Robespierre à l'écran

Il apparaît dans de nombreux films ou téléfilms et rarement sous un jour sympathique. Il est à noter que ses deux plus notables interprètes au cinéma ont été des Polonais : Wojciech Pszoniak dans le Danton (1983) de Wajda d'une part et Andrzej Seweryn dans le film du bicentenaire, La Révolution Française (1989) d'autre part.

Littérature secondaire

  • 1987, J. Tulard, J.F. Fayard, A. Fierro, Histoire et dictionnaire de la Révolution française, R. Laffont coll. Bouquins
  • 1992, Patrice Gueniffey « Robespierre » in François Furet, Mona Ozouf (dir.), Dictionnaire critique de la Révolution française volume Acteurs, Champs Flammarion, pp247-271
  • 2002, Philippe Nemo, Histoire des idées politiques aux temps modernes et contemporains, PUF, pp846-847

Citations sur Robespierre

  • Maximilien Robespierre ne fut rien d'autre que la main de Jean-Jacques Rousseau, cette main ensanglantée qui a extrait de la matrice du temps le corps dont Rousseau avait créé l'âme. (Heinrich Heine, 1834[1])
  • Le sujet le plus tragique que l'histoire nous offre, c'est certainement Robespierre. Mais c'est aussi le plus comique. Shakespeare n'a rien de pareil. (...) Il est sûr que tout élément du vrai Tartufe politique y était. Ses moralités banales, ses appels à la vertu, ses attendrissements calculés, de fréquents retours pleureurs sur lui-même, enfin les formes bâtardes d'un faux Rousseau, prêtaient[2] fort, surtout lorsque dans cette rhétorique discordait de façon criante tel brusque élan de fureur. (Jules Michelet, Histoire de la Révolution française)
  • Avec lui se terminait le premier essai de dictature révolutionnaire qu’ait connu la France.

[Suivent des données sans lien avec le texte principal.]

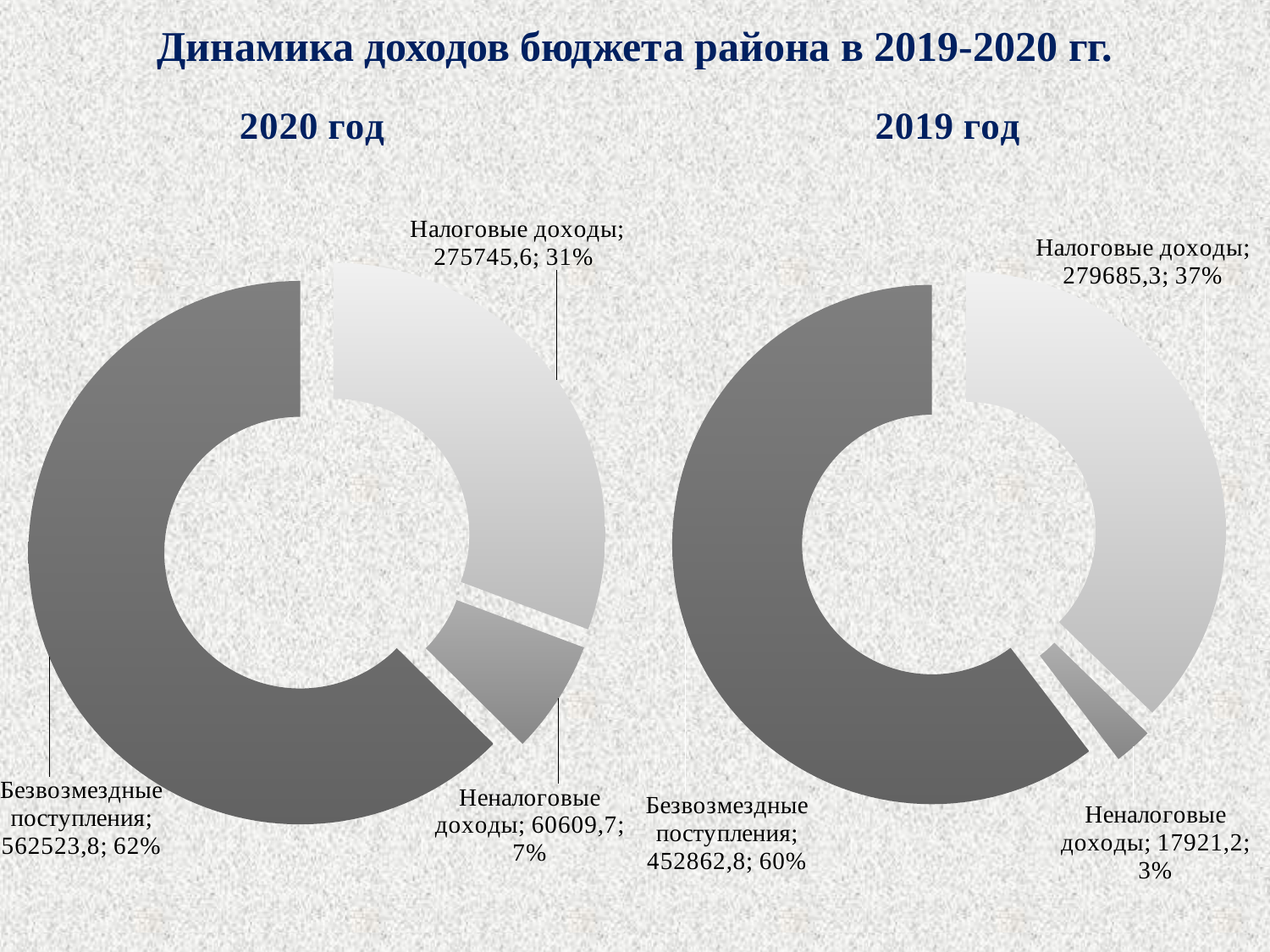
In the 2020 год chart, what is the value for Налоговые доходы? 275745,6 Which is larger: Налоговые доходы in the 2019 год chart or in the 2020 год chart? 2019 год How many categories does the 2019 год chart show? 3 In the 2019 год chart, what is the value for Неналоговые доходы? 17921,2 In the 2019 год chart, which category has the smallest value? Неналоговые доходы In the 2020 год chart, which category has the largest value? Безвозмездные поступления In the 2020 год chart, what share of the total do Безвозмездные поступления make up? 62% What is the difference between Неналоговые доходы in the 2020 год chart and in the 2019 год chart? 42688,5 What is the title of the slide? Динамика доходов бюджета района в 2019-2020 гг. What kind of chart is the 2020 год chart? Pie chart (doughnut) In the 2019 год chart, what share of the total do Налоговые доходы make up? 37% In the 2020 год chart, what is the difference between Безвозмездные поступления and Налоговые доходы? 286778,2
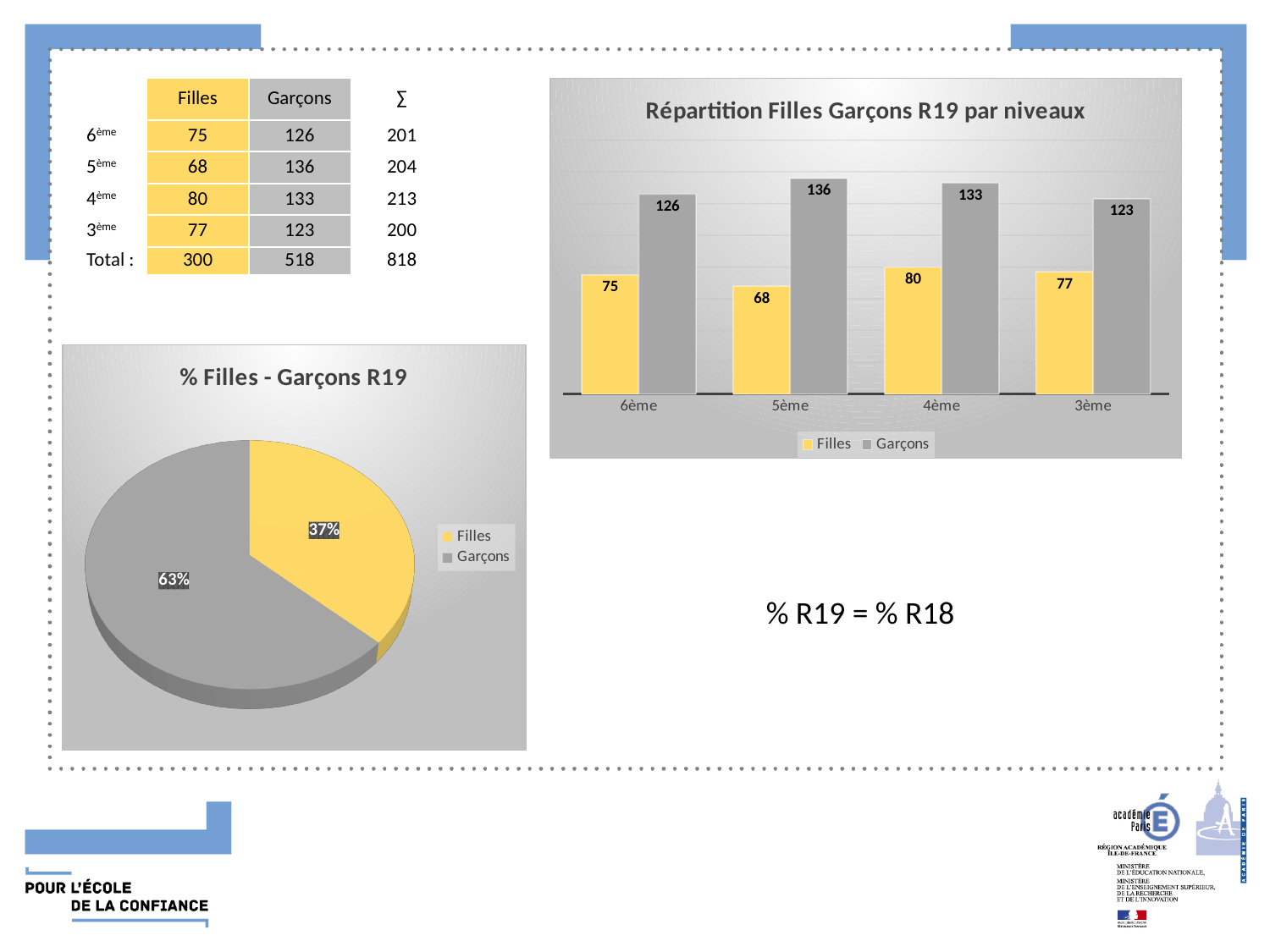
In the chart titled "Répartition Filles Garçons R19 par niveaux", which level has the lowest value for Filles? 5ème How many series does the legend list in the chart titled "Répartition Filles Garçons R19 par niveaux"? 2 In the chart titled "Répartition Filles Garçons R19 par niveaux", is the value for Filles in 3ème larger or smaller than the value for Filles in 4ème? smaller In the chart titled "% Filles - Garçons R19", what share of the pie is Garçons? 63% What kind of chart is the one titled "Répartition Filles Garçons R19 par niveaux"? bar chart In the chart titled "Répartition Filles Garçons R19 par niveaux", what is the value for Garçons in 5ème? 136 In the chart titled "Répartition Filles Garçons R19 par niveaux", what is the difference between Garçons and Filles in 6ème? 51 In the chart titled "Répartition Filles Garçons R19 par niveaux", what is the value for Filles in 4ème? 80 What kind of chart is the one titled "% Filles - Garçons R19"? pie chart In the chart titled "Répartition Filles Garçons R19 par niveaux", which level has the highest value for Garçons? 5ème In the chart titled "% Filles - Garçons R19", what share of the pie is Filles? 37% How many levels are shown on the x axis of the chart titled "Répartition Filles Garçons R19 par niveaux"? 4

A l’étranger, on ne s’y était pas trompé : on disait la flotte de Robespierre, les armées de Robespierre. Il apparaissait comme l’incarnation révolutionnaire de son pays, le chef né de l’émeute. Il l’était bien en effet. Mais son cas est significatif parce qu’il nous montre un homme parfaitement identifié avec la Révolution, et cependant obligé, par l’insurmontable nature des choses, de composer avec la réalité, ce qui lui fait une figure assez singulière de théoricien abstrait et parfois d’homme d’État. Sans Robespierre, Napoléon Bonaparte n’eût peut-être pas été possible. (Jacques Bainville, Les dictateurs, 1935)

Notes et références

  1. Cité par Isaiah Berlin dans Deux Concepts de Liberté
  2. Dans ce mode intransitif d'emploi rare, "prêter" signifie "fournir des développements brillants".